Non-covalent ligand cobinding occurs in the presence of covalent inhibitor SR16832.

(a) Chemical structure of the dual-site covalent inhibitor SR16832. (b) 2D [1H,15N]-TROSY-HSQC data zoomed into the Gly399 backbone amide peaks of 15N-labeled PPARγ LBD bound individually or cobound to MRL-24, nTZDpa, and SR16832 as indicated. Black arrows denote the shift in the peaks, or LBD conformation, between the covalent ligand bound alone vs. cobound with the non-covalent ligand. (c,d) TR-FRET coregulator interaction assays using (c) FITC-labeled NCoR1 corepressor or (d) FITC-labeled TRAP220/MED1 coactivator peptides where MRL-24 (orange) or nTZDpa (purple) were titrated with two concentrations of FITC-NCoR1 corepressor peptide to saturate the peptide-bound forms of PPARγ LBD bound to SR16832 (n=3 technical replicates; mean ± s.d.).

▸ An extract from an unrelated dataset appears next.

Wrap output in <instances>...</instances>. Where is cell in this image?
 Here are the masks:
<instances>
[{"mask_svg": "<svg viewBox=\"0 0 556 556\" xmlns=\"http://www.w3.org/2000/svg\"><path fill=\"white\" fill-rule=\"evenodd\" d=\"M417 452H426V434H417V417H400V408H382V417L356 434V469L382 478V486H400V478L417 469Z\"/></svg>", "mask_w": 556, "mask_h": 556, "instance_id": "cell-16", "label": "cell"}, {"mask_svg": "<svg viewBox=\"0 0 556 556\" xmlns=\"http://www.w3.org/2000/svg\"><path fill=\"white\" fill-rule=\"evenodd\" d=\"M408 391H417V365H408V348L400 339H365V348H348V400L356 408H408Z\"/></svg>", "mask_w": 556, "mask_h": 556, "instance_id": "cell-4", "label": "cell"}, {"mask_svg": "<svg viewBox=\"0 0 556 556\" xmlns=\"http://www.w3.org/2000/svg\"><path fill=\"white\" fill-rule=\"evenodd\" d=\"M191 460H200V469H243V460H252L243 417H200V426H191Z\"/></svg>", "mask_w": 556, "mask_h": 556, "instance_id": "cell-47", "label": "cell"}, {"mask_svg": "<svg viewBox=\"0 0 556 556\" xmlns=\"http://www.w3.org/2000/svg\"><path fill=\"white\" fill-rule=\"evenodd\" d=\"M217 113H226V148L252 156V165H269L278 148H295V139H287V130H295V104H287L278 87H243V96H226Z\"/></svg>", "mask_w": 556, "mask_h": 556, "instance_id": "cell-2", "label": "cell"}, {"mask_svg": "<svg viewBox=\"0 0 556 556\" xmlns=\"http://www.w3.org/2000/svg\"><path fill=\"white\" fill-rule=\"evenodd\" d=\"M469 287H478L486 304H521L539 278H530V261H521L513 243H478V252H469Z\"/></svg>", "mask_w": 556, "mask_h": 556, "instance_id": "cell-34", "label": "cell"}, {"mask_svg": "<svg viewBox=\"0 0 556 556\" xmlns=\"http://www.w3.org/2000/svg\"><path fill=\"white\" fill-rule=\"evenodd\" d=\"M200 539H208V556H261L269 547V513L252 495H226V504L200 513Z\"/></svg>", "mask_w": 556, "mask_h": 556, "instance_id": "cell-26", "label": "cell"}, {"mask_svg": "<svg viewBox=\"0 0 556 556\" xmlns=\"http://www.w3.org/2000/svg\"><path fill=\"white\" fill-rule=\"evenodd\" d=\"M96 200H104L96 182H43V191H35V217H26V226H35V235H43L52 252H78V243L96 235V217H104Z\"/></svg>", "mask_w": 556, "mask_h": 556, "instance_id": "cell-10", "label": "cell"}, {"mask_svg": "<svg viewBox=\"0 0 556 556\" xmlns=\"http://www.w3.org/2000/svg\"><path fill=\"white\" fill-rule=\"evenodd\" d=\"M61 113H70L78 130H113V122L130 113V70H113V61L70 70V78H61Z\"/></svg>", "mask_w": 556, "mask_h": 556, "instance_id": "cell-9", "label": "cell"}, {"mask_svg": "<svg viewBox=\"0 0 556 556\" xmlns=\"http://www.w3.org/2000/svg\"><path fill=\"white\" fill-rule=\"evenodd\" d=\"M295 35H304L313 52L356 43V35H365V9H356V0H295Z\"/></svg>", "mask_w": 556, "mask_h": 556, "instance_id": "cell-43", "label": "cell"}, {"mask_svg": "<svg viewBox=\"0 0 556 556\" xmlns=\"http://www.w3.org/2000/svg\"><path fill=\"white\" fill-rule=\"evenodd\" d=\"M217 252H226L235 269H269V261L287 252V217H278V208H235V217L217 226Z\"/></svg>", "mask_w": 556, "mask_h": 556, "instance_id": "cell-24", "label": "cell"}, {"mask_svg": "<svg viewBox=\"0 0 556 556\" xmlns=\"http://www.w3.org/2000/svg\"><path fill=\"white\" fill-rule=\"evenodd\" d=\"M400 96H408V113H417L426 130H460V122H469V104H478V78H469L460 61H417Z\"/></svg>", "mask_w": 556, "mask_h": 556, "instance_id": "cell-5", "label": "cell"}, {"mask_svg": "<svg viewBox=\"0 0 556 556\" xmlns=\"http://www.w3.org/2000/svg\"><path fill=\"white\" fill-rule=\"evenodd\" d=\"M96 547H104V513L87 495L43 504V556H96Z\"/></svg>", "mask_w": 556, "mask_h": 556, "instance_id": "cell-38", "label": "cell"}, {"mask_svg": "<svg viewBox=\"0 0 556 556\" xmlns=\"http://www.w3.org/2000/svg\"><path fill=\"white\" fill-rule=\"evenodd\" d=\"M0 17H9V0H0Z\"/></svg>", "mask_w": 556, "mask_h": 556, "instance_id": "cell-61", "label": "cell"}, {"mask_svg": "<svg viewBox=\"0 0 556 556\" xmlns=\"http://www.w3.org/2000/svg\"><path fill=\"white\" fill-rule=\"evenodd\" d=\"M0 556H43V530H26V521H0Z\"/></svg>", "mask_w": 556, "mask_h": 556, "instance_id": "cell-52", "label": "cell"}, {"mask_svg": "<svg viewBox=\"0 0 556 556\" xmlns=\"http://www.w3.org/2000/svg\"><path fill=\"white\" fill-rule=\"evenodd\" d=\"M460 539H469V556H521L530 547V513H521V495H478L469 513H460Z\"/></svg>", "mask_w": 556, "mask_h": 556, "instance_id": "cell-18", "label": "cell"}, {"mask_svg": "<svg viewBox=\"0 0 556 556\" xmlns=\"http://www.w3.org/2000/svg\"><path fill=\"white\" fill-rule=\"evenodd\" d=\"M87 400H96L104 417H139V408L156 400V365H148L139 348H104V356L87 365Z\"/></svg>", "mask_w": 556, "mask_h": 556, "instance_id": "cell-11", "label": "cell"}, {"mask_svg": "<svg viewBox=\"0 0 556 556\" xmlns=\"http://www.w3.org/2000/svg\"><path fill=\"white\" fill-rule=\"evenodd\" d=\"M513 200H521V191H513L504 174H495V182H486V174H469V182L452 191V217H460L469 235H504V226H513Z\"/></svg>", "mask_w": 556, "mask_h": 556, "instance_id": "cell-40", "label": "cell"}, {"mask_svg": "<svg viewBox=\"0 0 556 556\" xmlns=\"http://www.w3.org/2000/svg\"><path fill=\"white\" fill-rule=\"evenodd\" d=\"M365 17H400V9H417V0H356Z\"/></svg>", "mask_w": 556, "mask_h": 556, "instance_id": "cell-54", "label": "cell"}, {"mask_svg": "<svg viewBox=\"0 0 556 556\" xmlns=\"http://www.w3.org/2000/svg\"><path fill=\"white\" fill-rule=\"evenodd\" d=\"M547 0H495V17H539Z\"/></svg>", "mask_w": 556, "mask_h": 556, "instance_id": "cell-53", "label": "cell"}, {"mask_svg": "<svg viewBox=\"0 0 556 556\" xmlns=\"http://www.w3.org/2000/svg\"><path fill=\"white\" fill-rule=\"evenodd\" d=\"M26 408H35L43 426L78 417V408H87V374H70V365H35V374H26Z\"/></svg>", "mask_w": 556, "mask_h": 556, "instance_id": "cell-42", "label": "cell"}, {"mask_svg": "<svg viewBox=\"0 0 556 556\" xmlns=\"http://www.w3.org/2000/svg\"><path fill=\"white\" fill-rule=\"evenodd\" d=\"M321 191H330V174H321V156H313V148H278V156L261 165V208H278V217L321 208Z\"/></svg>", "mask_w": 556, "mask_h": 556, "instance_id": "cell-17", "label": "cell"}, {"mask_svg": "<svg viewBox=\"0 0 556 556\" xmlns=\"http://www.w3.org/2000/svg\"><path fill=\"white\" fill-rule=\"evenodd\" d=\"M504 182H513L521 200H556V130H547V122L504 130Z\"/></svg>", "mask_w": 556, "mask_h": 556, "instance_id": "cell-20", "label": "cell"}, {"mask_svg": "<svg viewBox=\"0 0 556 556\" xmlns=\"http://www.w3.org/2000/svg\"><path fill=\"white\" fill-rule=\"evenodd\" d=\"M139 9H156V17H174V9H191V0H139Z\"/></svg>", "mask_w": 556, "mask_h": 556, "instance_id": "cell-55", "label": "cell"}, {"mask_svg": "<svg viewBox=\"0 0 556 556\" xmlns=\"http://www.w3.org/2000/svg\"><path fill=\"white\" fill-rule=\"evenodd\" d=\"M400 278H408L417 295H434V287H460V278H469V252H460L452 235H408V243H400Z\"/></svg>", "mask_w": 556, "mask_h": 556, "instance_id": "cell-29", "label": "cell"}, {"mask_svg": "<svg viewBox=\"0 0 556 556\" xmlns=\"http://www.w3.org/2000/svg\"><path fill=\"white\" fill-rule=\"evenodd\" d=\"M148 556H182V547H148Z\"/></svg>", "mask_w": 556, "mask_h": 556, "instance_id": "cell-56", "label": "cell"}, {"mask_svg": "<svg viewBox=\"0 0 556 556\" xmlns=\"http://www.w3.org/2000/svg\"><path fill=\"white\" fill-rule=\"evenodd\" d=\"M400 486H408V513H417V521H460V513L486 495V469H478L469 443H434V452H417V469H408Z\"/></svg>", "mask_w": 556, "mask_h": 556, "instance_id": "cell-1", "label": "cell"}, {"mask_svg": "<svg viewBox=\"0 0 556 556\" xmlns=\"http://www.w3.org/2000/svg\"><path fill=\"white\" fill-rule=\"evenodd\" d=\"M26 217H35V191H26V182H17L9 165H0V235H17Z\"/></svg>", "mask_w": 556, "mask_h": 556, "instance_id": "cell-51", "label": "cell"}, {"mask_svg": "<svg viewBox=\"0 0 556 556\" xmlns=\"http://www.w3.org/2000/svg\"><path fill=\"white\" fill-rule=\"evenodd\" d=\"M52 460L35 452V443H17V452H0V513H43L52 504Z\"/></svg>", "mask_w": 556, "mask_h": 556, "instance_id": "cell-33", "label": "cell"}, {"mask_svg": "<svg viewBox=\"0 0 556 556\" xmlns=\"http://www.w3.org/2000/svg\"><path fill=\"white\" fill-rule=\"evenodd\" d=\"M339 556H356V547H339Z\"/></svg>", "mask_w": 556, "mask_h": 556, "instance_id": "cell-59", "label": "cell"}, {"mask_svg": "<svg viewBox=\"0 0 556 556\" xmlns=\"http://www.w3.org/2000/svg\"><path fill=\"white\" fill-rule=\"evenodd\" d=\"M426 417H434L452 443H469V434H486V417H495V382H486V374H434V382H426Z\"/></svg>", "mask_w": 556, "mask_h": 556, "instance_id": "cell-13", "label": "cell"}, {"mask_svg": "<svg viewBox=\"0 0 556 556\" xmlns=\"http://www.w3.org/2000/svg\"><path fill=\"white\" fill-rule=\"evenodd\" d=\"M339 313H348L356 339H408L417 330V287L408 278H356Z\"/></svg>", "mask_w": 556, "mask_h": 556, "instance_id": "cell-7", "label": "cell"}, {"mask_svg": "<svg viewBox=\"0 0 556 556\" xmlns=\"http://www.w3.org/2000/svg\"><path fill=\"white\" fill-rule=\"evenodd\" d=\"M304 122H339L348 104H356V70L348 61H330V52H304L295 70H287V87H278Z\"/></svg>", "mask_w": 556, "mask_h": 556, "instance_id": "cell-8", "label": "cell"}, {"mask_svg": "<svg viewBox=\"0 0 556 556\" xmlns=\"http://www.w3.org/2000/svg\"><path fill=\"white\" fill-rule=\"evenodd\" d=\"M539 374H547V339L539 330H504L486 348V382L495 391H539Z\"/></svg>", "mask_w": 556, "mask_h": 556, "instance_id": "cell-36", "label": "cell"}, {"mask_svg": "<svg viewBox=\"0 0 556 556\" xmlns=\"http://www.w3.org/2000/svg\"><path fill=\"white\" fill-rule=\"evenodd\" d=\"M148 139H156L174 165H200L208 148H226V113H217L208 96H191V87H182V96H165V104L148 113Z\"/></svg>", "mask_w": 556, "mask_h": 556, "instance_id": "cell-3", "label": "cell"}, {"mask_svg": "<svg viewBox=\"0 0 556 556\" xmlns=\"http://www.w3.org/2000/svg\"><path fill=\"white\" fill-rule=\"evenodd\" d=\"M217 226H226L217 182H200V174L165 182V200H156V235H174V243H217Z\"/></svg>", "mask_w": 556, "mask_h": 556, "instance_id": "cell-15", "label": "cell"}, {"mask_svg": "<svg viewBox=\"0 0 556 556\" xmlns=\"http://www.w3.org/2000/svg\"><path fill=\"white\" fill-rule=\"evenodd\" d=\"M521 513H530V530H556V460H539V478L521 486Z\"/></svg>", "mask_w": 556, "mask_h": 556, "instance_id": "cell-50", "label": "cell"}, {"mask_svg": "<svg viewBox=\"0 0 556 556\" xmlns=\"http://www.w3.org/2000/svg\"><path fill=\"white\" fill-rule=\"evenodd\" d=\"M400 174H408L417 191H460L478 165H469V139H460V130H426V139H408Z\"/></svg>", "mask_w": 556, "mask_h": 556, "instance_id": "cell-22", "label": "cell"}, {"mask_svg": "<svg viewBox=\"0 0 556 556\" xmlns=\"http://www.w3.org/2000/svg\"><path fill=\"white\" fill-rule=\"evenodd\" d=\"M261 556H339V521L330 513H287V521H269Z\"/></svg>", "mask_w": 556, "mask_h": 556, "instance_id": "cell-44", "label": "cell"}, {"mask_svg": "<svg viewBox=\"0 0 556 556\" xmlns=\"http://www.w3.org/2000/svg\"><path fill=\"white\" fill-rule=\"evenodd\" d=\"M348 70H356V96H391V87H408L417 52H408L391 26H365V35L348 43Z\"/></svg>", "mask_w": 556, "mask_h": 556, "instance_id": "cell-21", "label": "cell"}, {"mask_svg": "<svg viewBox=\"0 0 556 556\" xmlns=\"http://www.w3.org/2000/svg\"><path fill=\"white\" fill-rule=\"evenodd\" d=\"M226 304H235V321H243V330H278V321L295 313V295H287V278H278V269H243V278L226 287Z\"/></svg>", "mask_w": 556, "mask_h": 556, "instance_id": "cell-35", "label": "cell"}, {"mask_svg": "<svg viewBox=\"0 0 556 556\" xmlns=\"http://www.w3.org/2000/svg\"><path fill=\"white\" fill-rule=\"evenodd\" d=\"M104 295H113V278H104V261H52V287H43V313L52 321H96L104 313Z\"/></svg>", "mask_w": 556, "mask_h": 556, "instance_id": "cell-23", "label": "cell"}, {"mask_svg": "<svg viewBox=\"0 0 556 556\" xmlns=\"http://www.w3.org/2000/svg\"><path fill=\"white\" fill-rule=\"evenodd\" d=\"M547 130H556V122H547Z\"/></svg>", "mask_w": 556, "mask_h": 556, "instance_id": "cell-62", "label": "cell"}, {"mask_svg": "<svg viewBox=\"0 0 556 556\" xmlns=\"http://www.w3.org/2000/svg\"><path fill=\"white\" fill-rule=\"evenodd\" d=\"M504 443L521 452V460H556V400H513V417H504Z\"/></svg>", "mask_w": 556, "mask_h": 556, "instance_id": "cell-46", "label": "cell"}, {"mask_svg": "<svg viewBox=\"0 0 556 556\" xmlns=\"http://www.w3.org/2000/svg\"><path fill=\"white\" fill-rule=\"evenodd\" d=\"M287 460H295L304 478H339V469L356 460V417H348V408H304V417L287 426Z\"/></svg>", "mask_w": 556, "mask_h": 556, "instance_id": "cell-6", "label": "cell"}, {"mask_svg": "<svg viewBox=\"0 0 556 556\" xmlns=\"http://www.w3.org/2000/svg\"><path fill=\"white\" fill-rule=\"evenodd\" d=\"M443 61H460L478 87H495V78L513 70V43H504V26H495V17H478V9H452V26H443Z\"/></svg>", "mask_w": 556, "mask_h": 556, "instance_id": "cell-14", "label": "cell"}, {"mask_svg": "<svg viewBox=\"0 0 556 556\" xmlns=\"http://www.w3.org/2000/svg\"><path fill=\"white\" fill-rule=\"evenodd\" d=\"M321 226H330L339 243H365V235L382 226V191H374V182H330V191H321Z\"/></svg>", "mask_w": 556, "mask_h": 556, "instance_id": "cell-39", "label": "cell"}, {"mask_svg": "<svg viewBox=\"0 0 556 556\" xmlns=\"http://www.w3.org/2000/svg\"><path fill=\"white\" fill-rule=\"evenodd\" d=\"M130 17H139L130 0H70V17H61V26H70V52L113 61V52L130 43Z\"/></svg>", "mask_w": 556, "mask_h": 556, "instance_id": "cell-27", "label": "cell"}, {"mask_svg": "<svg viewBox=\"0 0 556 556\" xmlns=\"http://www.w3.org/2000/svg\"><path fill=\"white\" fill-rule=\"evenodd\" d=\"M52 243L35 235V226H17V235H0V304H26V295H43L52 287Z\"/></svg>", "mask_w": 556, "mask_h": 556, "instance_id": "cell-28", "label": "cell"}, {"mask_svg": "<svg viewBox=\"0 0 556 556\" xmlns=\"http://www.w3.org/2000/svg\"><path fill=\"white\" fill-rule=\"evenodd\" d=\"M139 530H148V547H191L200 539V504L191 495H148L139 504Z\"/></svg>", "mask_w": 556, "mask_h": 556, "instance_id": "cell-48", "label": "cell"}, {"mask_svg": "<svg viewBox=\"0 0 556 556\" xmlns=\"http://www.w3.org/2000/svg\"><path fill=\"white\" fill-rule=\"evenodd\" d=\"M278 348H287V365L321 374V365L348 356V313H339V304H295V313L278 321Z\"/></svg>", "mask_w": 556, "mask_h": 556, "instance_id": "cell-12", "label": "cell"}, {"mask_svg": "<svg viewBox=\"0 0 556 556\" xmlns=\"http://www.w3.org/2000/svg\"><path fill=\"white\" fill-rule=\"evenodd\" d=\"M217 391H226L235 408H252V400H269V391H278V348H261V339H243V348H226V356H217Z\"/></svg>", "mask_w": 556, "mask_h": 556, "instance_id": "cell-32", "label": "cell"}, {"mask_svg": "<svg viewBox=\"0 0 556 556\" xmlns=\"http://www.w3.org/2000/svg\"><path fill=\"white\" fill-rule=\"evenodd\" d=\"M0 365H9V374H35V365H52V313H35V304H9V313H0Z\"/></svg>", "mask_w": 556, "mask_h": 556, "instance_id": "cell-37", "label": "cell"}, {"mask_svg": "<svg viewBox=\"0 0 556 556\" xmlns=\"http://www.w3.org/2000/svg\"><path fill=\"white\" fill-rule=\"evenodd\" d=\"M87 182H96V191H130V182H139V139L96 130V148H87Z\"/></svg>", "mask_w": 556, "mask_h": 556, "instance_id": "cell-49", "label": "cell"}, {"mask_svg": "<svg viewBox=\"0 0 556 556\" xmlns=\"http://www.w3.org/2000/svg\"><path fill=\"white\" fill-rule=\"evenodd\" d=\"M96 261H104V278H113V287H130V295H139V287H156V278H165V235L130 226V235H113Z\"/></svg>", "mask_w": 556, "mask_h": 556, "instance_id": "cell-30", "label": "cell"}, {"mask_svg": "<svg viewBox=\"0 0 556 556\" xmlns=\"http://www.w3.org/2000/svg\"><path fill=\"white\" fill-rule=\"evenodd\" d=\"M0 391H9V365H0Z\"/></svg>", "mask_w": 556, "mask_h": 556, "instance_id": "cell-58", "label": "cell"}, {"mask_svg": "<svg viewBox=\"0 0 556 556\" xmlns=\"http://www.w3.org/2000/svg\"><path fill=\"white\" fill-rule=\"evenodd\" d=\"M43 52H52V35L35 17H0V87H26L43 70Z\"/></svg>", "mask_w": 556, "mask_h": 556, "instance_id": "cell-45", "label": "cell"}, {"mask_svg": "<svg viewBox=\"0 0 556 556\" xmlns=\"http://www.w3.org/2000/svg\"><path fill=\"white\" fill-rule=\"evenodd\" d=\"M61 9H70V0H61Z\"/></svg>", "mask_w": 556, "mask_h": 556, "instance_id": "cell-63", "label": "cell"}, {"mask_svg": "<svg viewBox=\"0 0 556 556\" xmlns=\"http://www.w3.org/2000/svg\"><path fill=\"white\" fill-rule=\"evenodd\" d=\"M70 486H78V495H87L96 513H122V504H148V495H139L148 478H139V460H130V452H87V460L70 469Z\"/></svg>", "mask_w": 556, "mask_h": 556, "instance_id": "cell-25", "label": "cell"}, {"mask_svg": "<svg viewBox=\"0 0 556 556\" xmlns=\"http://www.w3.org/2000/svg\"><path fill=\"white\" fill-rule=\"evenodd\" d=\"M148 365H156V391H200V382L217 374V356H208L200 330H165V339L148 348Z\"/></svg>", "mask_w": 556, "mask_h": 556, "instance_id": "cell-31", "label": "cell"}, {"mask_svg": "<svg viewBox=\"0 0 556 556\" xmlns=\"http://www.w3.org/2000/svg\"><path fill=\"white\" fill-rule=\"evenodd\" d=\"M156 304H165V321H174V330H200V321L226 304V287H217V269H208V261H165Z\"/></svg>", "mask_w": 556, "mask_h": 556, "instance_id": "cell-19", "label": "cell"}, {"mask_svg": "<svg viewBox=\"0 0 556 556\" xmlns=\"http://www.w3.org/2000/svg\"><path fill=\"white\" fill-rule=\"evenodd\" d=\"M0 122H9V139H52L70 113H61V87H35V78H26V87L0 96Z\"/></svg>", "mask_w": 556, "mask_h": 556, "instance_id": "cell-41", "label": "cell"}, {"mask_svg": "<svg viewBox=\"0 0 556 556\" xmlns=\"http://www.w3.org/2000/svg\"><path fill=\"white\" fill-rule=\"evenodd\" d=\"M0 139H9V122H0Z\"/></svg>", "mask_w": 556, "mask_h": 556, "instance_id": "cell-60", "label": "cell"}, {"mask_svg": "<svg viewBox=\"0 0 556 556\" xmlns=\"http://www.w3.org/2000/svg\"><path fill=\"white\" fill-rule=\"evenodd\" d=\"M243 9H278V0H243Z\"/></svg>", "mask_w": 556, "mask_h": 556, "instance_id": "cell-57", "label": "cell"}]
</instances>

Model for improved covalent inhibitor efficacy.

Covalent ligands that when bound to PPARγ LBD increase the occupancy of helix 12 (h12) within the orthosteric pocket show improved efficacy of inhibiting other ligands from binding to the orthosteric pocket. Our data suggest an this is an allosteric mechanism in the sense that the covalent inhibitor does not physically clash with the non-covalent ligand itself; instead, increased occupancy of h12 within the orthosteric pocket resulting from the bound covalent inhibitor results in a clash or competition with a non-covalent orthosteric ligand.